Des milliers de personnes, certaines armées de bâtons, se sont massées vendredi à Mandalay, faisant monter la tension dans la deuxième ville birmane à l'occasion des funérailles d'une des deux victimes des violences entre bouddhistes et musulmans.

Un cortège a accompagné le cercueil du bouddhiste de 36 ans tué mercredi à travers le centre-ville, alors que la colère montait après les émeutes des derniers jours, dans un pays où la question religieuse est explosive.

Selon un journaliste de l'AFP, la présence policière était relativement limitée vendredi malgré la foule.

Après l'imposition d'un couvre-feu, la nuit de jeudi à vendredi avait été calme, contrairement aux deux précédentes qui avaient vu des émeutiers armés de fusils à air comprimé, épées, pierres ou bâtons, semer le chaos dans le centre-ville. Un bouddhiste et un musulman ont été tués, 14 personnes blessées, et neuf autres arrêtées.

La Birmanie, très majoritairement bouddhiste, a déjà été secouée depuis 2012 par plusieurs vagues de violences communautaires ayant fait plus de 250 morts et 140.000 déplacés, principalement des musulmans.

Ces émeutes ont porté une ombre au tableau des réformes du gouvernement quasi civil qui a succédé à la junte dissoute en 2011.

A Mandalay, les troubles avaient éclaté mardi soir lorsqu'une foule de centaines de personnes avait attaqué une échoppe musulmane dont le propriétaire est accusé de viol.

«Les violences sont survenues à cause de discours de haine et de fausses informations propagées en ligne», a déclaré à l'AFP un responsable du bureau du président, notant que le gouvernement n'avait pas à ce stade de projet spécifique pour s'attaquer aux propos incendiaires publiés sur internet.

La femme du bouddhiste tué a expliqué ne pas comprendre pourquoi le père de ses trois enfants avait été pris pour cible. «Ils l'ont tué avec brutalité», a-t-elle souligné.

Htwe, un de ses amis présent lors de l'attaque, a montré à l'AFP des blessures à la main faites selon lui par une épée utilisée par un groupe de musulmans pour le tuer.

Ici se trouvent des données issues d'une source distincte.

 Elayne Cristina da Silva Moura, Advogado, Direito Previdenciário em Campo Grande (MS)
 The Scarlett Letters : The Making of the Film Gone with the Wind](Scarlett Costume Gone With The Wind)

Les funérailles de la victime musulmane, propriétaire d'un magasin de bicyclettes, avaient eu lieu dès jeudi, quelques heures après qu'il avait été tué sur le chemin de la mosquée.

Kari Hasan, responsable d'une mosquée voisine, a regretté que les musulmans soient devenus une cible privilégiée.

«Si quelque chose se produit, alors soudain, ils disent que c'est la faute de l'islam», a-t-il souligné, accusant les autorités de ne pas les protéger.

Les violences visant depuis 2012 les musulmans, qui représentent au moins 4% de la population, ont mis en lumière une islamophobie latente dans un pays dominé par l'ethnie bamar, bouddhiste.

Ces émeutes, souvent provoquées par des rumeurs ou des actes criminels individuels, ont aussi été accompagnées de campagnes de moines bouddhistes radicaux accusés d'attiser les tensions religieuses.

Parmi eux, Wirathu, qui avait posté sur sa page Facebook un message relayant mardi avant le début des violences les accusations de viol contre le propriétaire de l'échoppe attaquée.

Le moine de Mandalay a depuis accusé les mosquées de la ville d'avoir lancé un «jihad» avec des centaines de personnes prêtes à attaquer.

Mais lors d'un entretien avec l'AFP vendredi, il a nié que ses messages puissent enflammer les esprits. «Les organisations musulmanes sont responsables de ça et sont plus capables d'empêcher que cela ne se reproduise», a-t-il déclaré.

La chef de l'opposition Aung San Suu Kyi a elle appelé les autorités à «s'occuper correctement de ces gens qui propagent des rumeurs». «Sans Etat de droit, il y aura plus d'émeutes», a-t-elle déclaré à Radio Free Asia.